幻が視る固定未来
……ん? 待てよ。そのことを芳原はオレが言う前に納得した? どうして、有希乃のことも知らないのにどうしてオレと同じ理由だと考え付く。
それはつまり、オレの答え、即ち真実とは違う解答を芳原は導き出したということ。
オレはその別解答が気になる。だからあえて答えは言わずに聞こう。芳原の答えを。

「それで芳原はなんて答えを出したんだ?」
「う、わざと私に聞くんだね。えと、木下さんも実は灼蜘くんのこと好きでしょ? だから告白にOKした」
「え?」

有希乃がオレを好き?
え? でもそうだろ? だって、え、なんだ。きっと、いや、もっと違う答え。違う違う。

ふぅと心の中で深呼吸。落ち着こうオレ。
有希乃がオレのことが好きか。多分、好きであるような気もする。少なくてもヤキモチは妬いてくれたから。
でも、オレはそのことを本人の口から聞いてないからなんとも言えない。

「えぇ! 違うの?」

オレの驚きで、自分の答えが間違っていると判断した芳原は、いつもの冷静とはかけ離れた驚きの表情と声を上げている。
分かる。その気持ちは分かる。最初に驚いたのはオレだ。だからここは余計なことは言わずに真実を教えよう。

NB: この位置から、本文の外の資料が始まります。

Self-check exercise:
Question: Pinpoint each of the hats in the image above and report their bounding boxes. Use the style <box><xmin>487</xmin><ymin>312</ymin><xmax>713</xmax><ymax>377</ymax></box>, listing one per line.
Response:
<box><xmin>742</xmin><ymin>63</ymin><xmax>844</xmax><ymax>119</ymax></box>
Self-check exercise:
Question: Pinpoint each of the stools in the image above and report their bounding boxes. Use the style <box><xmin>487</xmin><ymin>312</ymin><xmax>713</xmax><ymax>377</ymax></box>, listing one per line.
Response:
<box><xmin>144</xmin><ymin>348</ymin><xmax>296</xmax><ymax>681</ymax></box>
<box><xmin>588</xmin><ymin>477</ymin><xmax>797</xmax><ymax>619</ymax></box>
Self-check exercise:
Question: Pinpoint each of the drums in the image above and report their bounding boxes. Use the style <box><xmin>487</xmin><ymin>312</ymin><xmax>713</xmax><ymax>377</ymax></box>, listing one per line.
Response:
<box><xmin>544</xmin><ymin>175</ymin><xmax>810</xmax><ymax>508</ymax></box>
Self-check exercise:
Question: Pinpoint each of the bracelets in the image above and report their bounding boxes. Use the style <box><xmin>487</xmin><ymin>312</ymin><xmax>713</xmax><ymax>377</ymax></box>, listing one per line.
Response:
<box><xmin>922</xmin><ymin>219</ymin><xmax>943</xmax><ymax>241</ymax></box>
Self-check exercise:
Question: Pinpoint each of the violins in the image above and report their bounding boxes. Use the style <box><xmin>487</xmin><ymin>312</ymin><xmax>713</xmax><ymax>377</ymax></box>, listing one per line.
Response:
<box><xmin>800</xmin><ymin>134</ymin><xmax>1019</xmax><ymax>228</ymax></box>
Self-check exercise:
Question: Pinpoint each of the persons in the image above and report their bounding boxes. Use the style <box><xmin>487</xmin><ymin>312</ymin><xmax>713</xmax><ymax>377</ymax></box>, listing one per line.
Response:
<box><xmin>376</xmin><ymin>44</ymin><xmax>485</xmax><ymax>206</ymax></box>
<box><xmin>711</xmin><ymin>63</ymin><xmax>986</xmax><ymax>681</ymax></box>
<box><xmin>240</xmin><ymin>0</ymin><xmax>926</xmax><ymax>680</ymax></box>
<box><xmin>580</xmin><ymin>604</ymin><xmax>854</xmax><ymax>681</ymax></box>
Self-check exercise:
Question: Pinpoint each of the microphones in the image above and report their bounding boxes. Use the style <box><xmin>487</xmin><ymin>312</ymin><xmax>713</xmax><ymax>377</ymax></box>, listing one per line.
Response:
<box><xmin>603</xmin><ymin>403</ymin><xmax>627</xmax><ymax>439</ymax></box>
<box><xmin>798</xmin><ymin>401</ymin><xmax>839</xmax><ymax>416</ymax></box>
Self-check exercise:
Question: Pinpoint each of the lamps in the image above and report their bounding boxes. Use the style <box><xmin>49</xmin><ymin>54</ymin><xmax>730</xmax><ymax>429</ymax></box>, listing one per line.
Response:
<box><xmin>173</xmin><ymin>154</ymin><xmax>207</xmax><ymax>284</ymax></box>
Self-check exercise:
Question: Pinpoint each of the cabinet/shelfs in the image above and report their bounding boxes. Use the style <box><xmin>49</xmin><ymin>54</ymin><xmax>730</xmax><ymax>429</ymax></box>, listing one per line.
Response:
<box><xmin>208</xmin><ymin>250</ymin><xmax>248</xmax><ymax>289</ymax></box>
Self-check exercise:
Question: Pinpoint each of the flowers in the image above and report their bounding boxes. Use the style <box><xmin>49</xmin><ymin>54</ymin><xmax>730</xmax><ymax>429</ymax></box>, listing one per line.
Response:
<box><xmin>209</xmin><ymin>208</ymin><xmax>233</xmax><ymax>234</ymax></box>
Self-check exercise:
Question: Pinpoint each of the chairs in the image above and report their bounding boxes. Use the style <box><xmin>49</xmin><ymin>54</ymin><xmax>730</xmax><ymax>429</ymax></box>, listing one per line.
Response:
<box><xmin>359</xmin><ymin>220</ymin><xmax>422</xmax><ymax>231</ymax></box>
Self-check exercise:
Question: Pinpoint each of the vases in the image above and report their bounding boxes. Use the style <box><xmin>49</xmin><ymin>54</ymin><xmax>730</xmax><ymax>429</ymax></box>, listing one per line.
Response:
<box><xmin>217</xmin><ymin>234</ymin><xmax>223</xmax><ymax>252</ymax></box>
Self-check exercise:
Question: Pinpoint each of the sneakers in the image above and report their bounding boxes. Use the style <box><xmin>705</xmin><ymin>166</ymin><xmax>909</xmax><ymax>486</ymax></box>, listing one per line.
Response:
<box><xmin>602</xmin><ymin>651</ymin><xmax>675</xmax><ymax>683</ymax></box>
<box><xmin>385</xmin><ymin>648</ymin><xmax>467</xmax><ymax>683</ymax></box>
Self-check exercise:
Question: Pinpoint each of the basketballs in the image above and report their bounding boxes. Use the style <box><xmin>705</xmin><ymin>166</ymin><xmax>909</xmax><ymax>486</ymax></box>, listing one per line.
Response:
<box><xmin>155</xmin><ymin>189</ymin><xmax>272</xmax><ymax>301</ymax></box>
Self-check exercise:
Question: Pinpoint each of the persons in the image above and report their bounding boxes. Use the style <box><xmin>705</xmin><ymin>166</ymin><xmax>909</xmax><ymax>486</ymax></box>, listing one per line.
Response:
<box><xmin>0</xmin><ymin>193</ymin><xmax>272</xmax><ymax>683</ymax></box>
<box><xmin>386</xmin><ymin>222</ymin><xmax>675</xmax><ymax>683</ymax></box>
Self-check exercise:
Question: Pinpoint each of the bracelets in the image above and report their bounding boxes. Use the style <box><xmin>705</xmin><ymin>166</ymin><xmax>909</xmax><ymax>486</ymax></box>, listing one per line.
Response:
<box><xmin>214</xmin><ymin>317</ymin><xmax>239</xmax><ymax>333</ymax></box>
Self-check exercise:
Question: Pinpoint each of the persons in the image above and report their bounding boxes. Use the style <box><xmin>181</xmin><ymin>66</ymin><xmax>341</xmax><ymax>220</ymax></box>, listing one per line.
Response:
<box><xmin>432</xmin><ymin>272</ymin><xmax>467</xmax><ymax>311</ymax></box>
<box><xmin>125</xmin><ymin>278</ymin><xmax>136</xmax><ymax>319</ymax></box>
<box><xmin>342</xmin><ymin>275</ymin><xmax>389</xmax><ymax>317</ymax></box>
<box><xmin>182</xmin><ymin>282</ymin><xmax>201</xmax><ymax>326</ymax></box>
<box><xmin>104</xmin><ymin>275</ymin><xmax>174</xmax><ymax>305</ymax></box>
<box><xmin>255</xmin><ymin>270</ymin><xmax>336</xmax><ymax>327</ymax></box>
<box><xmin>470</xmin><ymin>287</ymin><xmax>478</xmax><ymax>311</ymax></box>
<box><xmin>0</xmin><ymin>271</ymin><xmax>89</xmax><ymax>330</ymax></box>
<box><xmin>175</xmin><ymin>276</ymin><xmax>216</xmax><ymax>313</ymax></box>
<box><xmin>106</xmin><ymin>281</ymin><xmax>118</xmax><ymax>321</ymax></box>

「有希乃もオレと同じ。恋を知らなかった。だから知りたくなったんじゃないか? それに相手がオレならいいって言ってくれたし、多分、好きだとは思う。本人から聞いてないから分からない」
「そ、そっか。でも、その分だと灼蜘くんからも好きとは言ってないんだね。駄目だよ、ちゃんと言葉にして言ってあげないと」
「だから有希乃は出て行ったのか」
「本当は私から言いたくはなかったけど、言ってあげる。でもその前にこの質問に答えて。灼蜘くんは木下さんを信頼してる?」

真っ直ぐな瞳がはっきりとオレを見つめている。
オレもその瞳を見て、はっきりと答えてやる。